Description of the task:
The whole listing is to be restated word for word with no images.

Raw data:
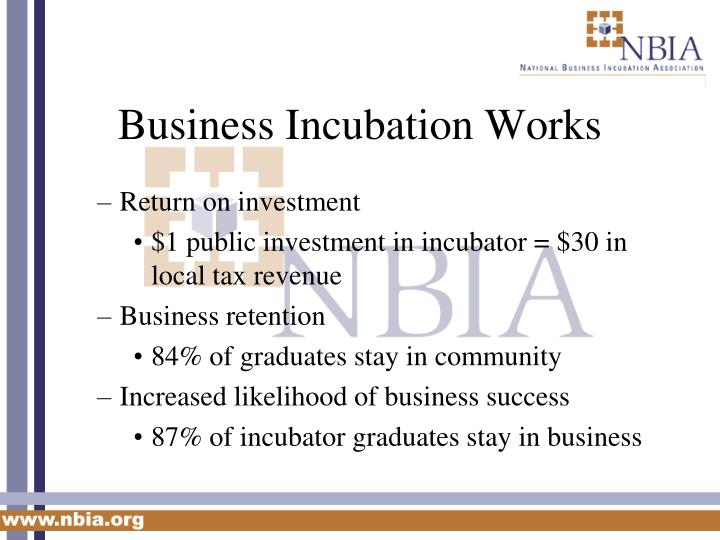 Business Incubation Works
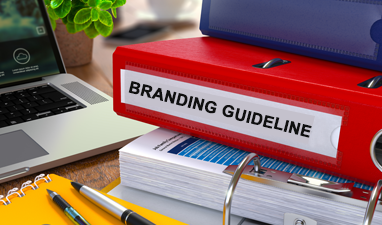 BRANDING GUIDELINE _media_kit_image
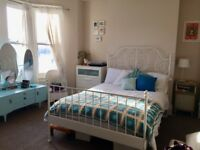 Large bedroom available to rent in lovely shared house, Roath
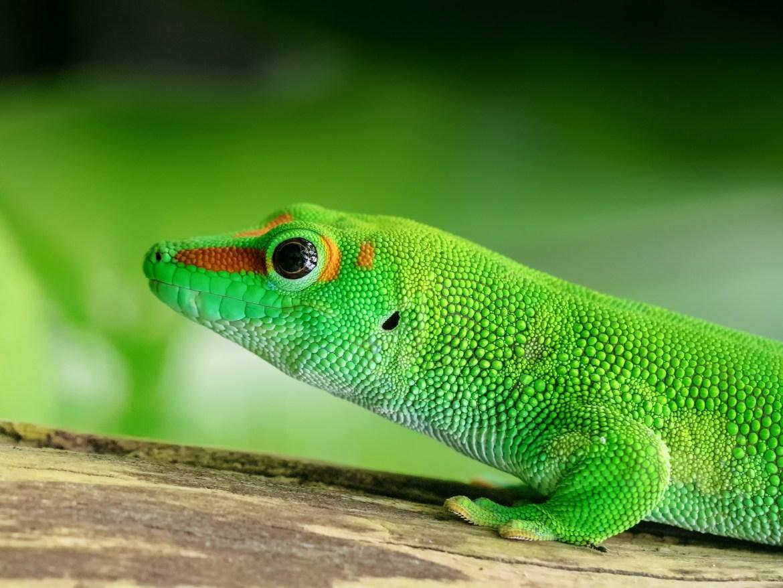 Wissenschaftliche Publikationen animieren Reptilien-Händler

Solution to the problem:
 Business Incubation Works
 BRANDING GUIDELINE _media_kit_image
 Large bedroom available to rent in lovely shared house, Roath
 Wissenschaftliche Publikationen animieren Reptilien-Händler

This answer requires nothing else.